Task statement → Each entry that follows must be output without any deviation.
--- START OF Extracted entries ---
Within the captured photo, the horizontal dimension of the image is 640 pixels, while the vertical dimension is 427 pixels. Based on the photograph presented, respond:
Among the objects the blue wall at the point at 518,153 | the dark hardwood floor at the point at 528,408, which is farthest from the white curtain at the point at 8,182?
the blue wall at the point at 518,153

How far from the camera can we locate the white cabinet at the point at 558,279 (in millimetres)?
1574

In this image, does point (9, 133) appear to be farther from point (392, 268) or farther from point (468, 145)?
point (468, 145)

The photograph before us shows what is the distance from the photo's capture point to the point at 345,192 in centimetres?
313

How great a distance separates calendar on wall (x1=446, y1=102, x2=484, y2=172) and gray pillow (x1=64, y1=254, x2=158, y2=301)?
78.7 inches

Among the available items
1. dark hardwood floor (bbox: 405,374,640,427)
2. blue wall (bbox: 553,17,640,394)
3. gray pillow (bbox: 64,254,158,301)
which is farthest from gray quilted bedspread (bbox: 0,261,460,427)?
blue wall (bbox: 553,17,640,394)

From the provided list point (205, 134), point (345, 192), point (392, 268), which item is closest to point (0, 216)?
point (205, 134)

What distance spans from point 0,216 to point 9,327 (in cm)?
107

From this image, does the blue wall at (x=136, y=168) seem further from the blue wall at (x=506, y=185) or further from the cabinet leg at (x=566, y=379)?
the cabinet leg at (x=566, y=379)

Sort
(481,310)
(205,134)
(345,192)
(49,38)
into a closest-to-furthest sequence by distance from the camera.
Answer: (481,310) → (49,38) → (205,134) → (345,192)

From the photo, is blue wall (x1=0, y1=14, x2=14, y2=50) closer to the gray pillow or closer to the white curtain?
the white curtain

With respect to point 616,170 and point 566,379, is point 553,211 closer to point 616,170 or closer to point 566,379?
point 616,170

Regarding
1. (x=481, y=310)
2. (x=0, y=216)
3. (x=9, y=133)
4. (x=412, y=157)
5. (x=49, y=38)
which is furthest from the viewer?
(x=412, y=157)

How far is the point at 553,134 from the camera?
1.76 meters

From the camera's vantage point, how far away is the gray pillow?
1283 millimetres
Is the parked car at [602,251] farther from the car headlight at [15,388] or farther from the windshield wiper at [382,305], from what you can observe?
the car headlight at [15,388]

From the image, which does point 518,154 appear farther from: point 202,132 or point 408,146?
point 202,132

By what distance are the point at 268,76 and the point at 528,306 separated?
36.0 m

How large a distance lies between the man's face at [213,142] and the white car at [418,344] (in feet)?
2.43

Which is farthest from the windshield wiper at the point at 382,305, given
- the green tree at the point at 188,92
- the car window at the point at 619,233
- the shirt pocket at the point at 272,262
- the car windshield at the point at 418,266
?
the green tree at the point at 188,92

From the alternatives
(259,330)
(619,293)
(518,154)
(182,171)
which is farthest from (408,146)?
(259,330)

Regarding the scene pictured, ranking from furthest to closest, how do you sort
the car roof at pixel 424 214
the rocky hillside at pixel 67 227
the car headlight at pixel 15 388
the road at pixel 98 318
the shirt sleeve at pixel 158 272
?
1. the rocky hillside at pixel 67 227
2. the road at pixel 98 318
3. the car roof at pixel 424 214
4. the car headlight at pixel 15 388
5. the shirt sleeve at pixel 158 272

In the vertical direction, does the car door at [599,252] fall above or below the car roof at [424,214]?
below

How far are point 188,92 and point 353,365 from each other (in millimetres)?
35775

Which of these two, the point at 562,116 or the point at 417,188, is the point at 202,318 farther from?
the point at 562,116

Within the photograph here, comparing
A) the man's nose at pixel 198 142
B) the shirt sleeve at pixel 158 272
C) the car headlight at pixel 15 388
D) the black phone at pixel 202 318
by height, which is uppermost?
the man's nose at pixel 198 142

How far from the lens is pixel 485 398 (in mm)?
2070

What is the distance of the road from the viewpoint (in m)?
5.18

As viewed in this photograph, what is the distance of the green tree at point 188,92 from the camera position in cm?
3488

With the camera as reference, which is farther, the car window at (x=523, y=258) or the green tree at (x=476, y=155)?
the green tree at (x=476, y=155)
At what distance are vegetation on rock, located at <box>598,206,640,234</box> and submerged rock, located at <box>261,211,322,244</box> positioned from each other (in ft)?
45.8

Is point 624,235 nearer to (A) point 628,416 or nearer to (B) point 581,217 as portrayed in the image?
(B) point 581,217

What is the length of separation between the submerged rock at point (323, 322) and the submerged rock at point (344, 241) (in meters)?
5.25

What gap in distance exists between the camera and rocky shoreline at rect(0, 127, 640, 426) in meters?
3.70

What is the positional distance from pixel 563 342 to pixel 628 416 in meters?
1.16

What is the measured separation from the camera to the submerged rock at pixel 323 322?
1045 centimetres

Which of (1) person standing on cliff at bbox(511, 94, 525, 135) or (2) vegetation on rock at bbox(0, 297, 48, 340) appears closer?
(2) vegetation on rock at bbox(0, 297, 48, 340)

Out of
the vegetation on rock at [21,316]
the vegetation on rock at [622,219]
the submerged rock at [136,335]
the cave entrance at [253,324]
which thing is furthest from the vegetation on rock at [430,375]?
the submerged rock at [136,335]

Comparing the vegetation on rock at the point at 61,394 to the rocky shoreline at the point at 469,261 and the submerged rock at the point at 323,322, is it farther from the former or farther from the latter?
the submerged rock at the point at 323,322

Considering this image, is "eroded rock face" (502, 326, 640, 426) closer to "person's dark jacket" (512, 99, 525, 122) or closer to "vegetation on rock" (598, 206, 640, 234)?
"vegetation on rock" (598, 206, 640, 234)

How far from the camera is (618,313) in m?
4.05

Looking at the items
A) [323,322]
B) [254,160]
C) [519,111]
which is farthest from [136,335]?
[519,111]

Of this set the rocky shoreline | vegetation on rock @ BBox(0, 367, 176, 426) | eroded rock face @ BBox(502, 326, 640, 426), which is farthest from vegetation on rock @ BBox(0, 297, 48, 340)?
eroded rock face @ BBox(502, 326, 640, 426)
--- END OF Extracted entries ---
The solution →
Within the captured photo, the horizontal dimension of the image is 640 pixels, while the vertical dimension is 427 pixels. Based on the photograph presented, respond:
Among the objects the blue wall at the point at 518,153 | the dark hardwood floor at the point at 528,408, which is farthest from the white curtain at the point at 8,182?
the blue wall at the point at 518,153

How far from the camera can we locate the white cabinet at the point at 558,279 (in millimetres)?
1574

In this image, does point (9, 133) appear to be farther from point (392, 268) or farther from point (468, 145)?
point (468, 145)

The photograph before us shows what is the distance from the photo's capture point to the point at 345,192 in centimetres?
313

How great a distance separates calendar on wall (x1=446, y1=102, x2=484, y2=172) and gray pillow (x1=64, y1=254, x2=158, y2=301)?
78.7 inches

Among the available items
1. dark hardwood floor (bbox: 405,374,640,427)
2. blue wall (bbox: 553,17,640,394)
3. gray pillow (bbox: 64,254,158,301)
which is farthest from gray quilted bedspread (bbox: 0,261,460,427)?
blue wall (bbox: 553,17,640,394)

From the provided list point (205, 134), point (345, 192), point (392, 268), which item is closest to point (0, 216)?
point (205, 134)

What distance spans from point 0,216 to point 9,327 (in cm)?
107

From this image, does the blue wall at (x=136, y=168) seem further from the blue wall at (x=506, y=185) or further from the cabinet leg at (x=566, y=379)?
the cabinet leg at (x=566, y=379)

Sort
(481,310)
(205,134)
(345,192)
(49,38)
into a closest-to-furthest sequence by distance from the camera.
Answer: (481,310) → (49,38) → (205,134) → (345,192)

From the photo, is blue wall (x1=0, y1=14, x2=14, y2=50) closer to the gray pillow or closer to the white curtain?
the white curtain

With respect to point 616,170 and point 566,379, is point 553,211 closer to point 616,170 or closer to point 566,379?
point 616,170

Regarding
1. (x=481, y=310)
2. (x=0, y=216)
3. (x=9, y=133)
4. (x=412, y=157)
5. (x=49, y=38)
which is furthest from the viewer?
(x=412, y=157)

How far is the point at 553,134 from the camera?
1.76 meters

From the camera's vantage point, how far away is the gray pillow?
1283 millimetres
Is the parked car at [602,251] farther from the car headlight at [15,388] or farther from the windshield wiper at [382,305], from what you can observe?
the car headlight at [15,388]

From the image, which does point 518,154 appear farther from: point 202,132 or point 408,146?
point 202,132

By what distance are the point at 268,76 and the point at 528,306 separated?
36.0 m

How large a distance lies between the man's face at [213,142] and the white car at [418,344] (in feet)?
2.43

Which is farthest from the windshield wiper at the point at 382,305, given
- the green tree at the point at 188,92
- the car window at the point at 619,233
- the shirt pocket at the point at 272,262
- the car windshield at the point at 418,266
?
the green tree at the point at 188,92

From the alternatives
(259,330)
(619,293)
(518,154)
(182,171)
which is farthest from (408,146)?
(259,330)

Regarding the scene pictured, ranking from furthest to closest, how do you sort
the car roof at pixel 424 214
the rocky hillside at pixel 67 227
the car headlight at pixel 15 388
the road at pixel 98 318
the shirt sleeve at pixel 158 272
?
1. the rocky hillside at pixel 67 227
2. the road at pixel 98 318
3. the car roof at pixel 424 214
4. the car headlight at pixel 15 388
5. the shirt sleeve at pixel 158 272

In the vertical direction, does the car door at [599,252] fall above or below the car roof at [424,214]?
below

How far are point 188,92 and point 353,365 from each other (in millimetres)?
35775

Which of these two, the point at 562,116 or the point at 417,188, is the point at 202,318 farther from?
the point at 562,116

Within the photograph here, comparing
A) the man's nose at pixel 198 142
B) the shirt sleeve at pixel 158 272
C) the car headlight at pixel 15 388
D) the black phone at pixel 202 318
by height, which is uppermost?
the man's nose at pixel 198 142

How far from the lens is pixel 485 398 (in mm)?
2070

What is the distance of the road from the viewpoint (in m)?
5.18

As viewed in this photograph, what is the distance of the green tree at point 188,92 from the camera position in cm?
3488

With the camera as reference, which is farther, the car window at (x=523, y=258) or the green tree at (x=476, y=155)?
the green tree at (x=476, y=155)
At what distance are vegetation on rock, located at <box>598,206,640,234</box> and submerged rock, located at <box>261,211,322,244</box> positioned from each other (in ft)?
45.8

Is point 624,235 nearer to (A) point 628,416 or nearer to (B) point 581,217 as portrayed in the image?
(B) point 581,217

What is the length of separation between the submerged rock at point (323, 322) and the submerged rock at point (344, 241) (in meters)?
5.25

What gap in distance exists between the camera and rocky shoreline at rect(0, 127, 640, 426) in meters?
3.70

What is the positional distance from pixel 563 342 to pixel 628 416 in meters?
1.16

What is the measured separation from the camera to the submerged rock at pixel 323 322?
1045 centimetres

Which of (1) person standing on cliff at bbox(511, 94, 525, 135) or (2) vegetation on rock at bbox(0, 297, 48, 340) appears closer?
(2) vegetation on rock at bbox(0, 297, 48, 340)

Out of
the vegetation on rock at [21,316]
the vegetation on rock at [622,219]
the submerged rock at [136,335]
the cave entrance at [253,324]
which thing is furthest from the vegetation on rock at [430,375]?
the submerged rock at [136,335]

Comparing the vegetation on rock at the point at 61,394 to the rocky shoreline at the point at 469,261 and the submerged rock at the point at 323,322, is it farther from the former or farther from the latter?
the submerged rock at the point at 323,322

Considering this image, is "eroded rock face" (502, 326, 640, 426) closer to "person's dark jacket" (512, 99, 525, 122) or closer to "vegetation on rock" (598, 206, 640, 234)?
"vegetation on rock" (598, 206, 640, 234)

How far from the camera is (618,313) in m?
4.05

Looking at the items
A) [323,322]
B) [254,160]
C) [519,111]
which is farthest from [136,335]?
[519,111]

Of this set the rocky shoreline | vegetation on rock @ BBox(0, 367, 176, 426) | eroded rock face @ BBox(502, 326, 640, 426), which is farthest from vegetation on rock @ BBox(0, 297, 48, 340)?
eroded rock face @ BBox(502, 326, 640, 426)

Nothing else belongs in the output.